(Items from a data source)
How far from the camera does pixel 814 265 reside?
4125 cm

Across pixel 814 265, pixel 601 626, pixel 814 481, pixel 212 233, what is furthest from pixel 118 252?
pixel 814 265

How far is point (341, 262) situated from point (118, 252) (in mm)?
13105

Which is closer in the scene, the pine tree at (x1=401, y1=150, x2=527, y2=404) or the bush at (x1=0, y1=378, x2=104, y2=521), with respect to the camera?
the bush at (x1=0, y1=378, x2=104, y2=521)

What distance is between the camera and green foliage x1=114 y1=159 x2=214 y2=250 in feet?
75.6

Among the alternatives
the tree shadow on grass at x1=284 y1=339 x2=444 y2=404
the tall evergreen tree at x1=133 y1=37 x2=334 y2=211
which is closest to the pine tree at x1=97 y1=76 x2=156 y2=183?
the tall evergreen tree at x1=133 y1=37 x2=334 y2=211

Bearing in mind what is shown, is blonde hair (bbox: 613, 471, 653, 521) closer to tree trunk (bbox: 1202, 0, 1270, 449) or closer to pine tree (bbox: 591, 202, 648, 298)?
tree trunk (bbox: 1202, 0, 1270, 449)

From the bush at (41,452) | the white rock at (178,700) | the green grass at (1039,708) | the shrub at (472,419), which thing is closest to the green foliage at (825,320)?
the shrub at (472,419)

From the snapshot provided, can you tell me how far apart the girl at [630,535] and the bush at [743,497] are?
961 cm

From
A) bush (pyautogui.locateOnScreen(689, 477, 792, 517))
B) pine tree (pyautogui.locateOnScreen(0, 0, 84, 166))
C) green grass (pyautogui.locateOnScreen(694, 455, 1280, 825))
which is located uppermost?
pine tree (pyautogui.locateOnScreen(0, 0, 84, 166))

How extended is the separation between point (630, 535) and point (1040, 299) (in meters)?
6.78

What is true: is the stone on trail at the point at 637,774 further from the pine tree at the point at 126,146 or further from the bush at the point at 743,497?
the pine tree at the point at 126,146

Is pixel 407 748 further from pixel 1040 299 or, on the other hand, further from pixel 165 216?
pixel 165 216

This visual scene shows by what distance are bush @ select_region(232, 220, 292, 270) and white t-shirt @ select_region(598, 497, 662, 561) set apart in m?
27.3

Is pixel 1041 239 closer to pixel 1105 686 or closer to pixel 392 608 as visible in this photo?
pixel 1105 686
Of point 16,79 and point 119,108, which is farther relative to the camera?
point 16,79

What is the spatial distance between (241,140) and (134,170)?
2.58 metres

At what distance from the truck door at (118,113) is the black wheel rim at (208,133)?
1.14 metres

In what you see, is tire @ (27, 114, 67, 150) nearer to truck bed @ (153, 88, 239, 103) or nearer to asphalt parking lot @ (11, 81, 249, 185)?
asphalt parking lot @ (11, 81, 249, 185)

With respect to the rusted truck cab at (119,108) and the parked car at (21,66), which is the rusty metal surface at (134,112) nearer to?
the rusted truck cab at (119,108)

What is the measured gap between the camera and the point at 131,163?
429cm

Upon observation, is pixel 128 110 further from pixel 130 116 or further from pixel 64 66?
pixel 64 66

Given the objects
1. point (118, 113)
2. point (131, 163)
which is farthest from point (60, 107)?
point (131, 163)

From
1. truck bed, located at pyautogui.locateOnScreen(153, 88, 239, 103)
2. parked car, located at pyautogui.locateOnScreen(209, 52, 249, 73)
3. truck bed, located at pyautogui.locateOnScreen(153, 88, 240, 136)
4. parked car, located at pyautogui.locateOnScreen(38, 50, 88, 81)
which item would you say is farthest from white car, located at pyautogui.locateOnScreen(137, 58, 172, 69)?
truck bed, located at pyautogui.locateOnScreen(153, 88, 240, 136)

...

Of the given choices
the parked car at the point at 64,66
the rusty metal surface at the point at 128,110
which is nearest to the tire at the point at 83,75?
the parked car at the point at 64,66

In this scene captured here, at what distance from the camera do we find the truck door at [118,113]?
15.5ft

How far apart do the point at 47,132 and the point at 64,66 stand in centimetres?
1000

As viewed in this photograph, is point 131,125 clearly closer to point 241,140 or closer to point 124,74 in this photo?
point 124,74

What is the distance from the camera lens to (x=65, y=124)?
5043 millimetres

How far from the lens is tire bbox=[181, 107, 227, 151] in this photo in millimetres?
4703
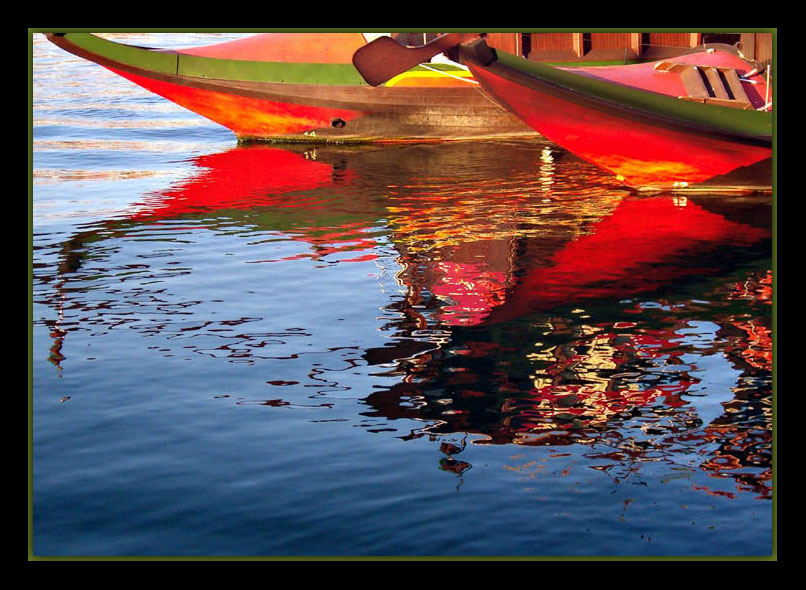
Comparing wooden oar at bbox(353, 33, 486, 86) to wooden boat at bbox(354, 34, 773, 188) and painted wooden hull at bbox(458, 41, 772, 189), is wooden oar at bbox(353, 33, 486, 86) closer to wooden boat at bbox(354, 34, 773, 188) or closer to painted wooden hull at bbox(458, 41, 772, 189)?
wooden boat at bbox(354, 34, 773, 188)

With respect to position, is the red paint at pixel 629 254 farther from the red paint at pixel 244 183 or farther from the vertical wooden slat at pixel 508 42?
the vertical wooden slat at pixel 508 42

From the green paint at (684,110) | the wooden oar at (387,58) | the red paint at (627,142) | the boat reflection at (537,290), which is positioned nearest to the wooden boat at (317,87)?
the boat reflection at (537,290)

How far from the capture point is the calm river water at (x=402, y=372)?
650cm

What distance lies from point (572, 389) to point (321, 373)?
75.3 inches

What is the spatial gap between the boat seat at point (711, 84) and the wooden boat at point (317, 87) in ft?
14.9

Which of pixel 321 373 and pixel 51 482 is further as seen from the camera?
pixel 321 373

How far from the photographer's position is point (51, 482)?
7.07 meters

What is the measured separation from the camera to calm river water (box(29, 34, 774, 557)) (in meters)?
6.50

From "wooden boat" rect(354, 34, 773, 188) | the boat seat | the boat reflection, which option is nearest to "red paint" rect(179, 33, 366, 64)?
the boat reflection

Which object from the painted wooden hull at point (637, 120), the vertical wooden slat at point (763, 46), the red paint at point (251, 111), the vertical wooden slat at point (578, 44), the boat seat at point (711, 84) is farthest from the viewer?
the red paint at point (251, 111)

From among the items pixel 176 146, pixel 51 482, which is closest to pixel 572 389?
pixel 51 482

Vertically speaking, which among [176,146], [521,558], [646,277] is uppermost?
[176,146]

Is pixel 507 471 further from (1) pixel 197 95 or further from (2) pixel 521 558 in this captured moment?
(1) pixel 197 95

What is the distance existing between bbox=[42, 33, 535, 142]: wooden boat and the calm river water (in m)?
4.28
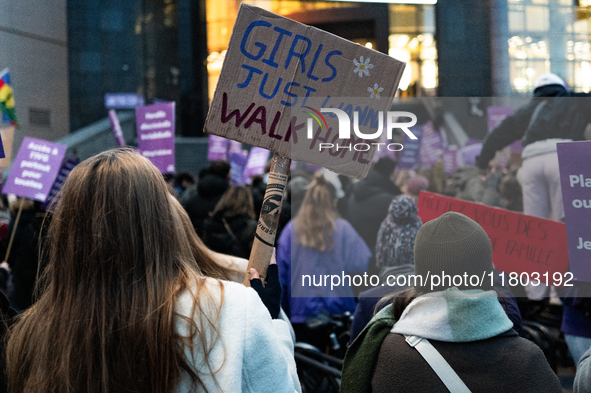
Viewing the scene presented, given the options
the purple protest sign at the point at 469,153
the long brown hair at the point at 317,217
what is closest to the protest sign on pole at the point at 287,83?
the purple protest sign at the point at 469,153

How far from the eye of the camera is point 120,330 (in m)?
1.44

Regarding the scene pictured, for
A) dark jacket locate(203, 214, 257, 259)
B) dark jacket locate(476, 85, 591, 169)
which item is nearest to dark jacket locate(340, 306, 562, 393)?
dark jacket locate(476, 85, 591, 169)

...

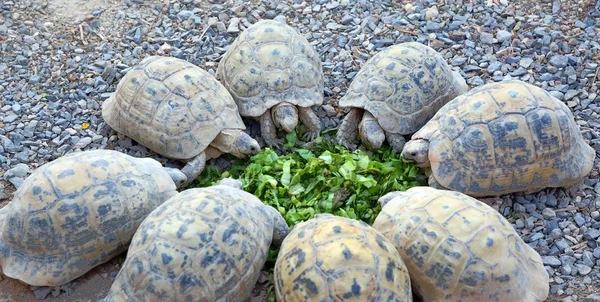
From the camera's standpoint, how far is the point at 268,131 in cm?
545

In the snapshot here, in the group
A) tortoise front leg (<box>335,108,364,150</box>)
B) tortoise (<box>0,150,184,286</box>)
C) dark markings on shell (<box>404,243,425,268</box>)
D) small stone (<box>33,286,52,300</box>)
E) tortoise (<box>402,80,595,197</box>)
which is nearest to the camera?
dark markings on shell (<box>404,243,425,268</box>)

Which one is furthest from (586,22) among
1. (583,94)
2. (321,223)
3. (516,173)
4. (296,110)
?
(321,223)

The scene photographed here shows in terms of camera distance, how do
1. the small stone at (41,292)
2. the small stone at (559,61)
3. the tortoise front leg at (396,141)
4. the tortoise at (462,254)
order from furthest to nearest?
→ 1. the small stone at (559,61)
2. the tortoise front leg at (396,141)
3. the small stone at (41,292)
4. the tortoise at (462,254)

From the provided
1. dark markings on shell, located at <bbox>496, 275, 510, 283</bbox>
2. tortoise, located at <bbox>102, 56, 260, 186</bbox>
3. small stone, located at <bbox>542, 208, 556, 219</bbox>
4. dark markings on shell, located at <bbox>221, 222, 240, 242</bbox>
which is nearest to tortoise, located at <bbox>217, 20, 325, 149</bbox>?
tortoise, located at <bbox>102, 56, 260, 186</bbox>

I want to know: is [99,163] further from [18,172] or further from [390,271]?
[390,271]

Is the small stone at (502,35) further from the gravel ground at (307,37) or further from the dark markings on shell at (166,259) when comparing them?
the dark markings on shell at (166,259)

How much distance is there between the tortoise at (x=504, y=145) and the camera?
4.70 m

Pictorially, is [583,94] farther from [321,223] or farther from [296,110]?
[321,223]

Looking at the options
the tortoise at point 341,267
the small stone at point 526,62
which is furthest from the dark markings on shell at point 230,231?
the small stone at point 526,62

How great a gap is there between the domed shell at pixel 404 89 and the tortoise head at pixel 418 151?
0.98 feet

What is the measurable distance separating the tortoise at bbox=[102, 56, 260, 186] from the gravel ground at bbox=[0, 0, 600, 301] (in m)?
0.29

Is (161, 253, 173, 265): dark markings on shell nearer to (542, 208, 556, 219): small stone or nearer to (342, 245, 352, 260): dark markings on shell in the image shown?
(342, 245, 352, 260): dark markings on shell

GIVEN PROBLEM: Reproduce the lines above verbatim, beginning at the line that contains "What is true: is" and stopping after the line that contains "1.14 metres".

WRITTEN ANSWER:
What is true: is the stone on trail at the point at 637,774 further from the pine tree at the point at 126,146 or further from the bush at the point at 743,497?
the pine tree at the point at 126,146

Is pixel 407 748 further from pixel 1040 299 or, on the other hand, further from pixel 165 216?
pixel 165 216

This visual scene shows by what distance are bush @ select_region(232, 220, 292, 270) and white t-shirt @ select_region(598, 497, 662, 561) set apart in m?
27.3

Is pixel 1041 239 closer to pixel 1105 686 or closer to pixel 392 608 as visible in this photo?
pixel 1105 686
Of point 16,79 and point 119,108, which is farther relative to the camera?
point 16,79

What is the spatial distance between (241,140) and (134,170)?
2.58 metres

At what distance from the truck door at (118,113) is the black wheel rim at (208,133)?
1.14 metres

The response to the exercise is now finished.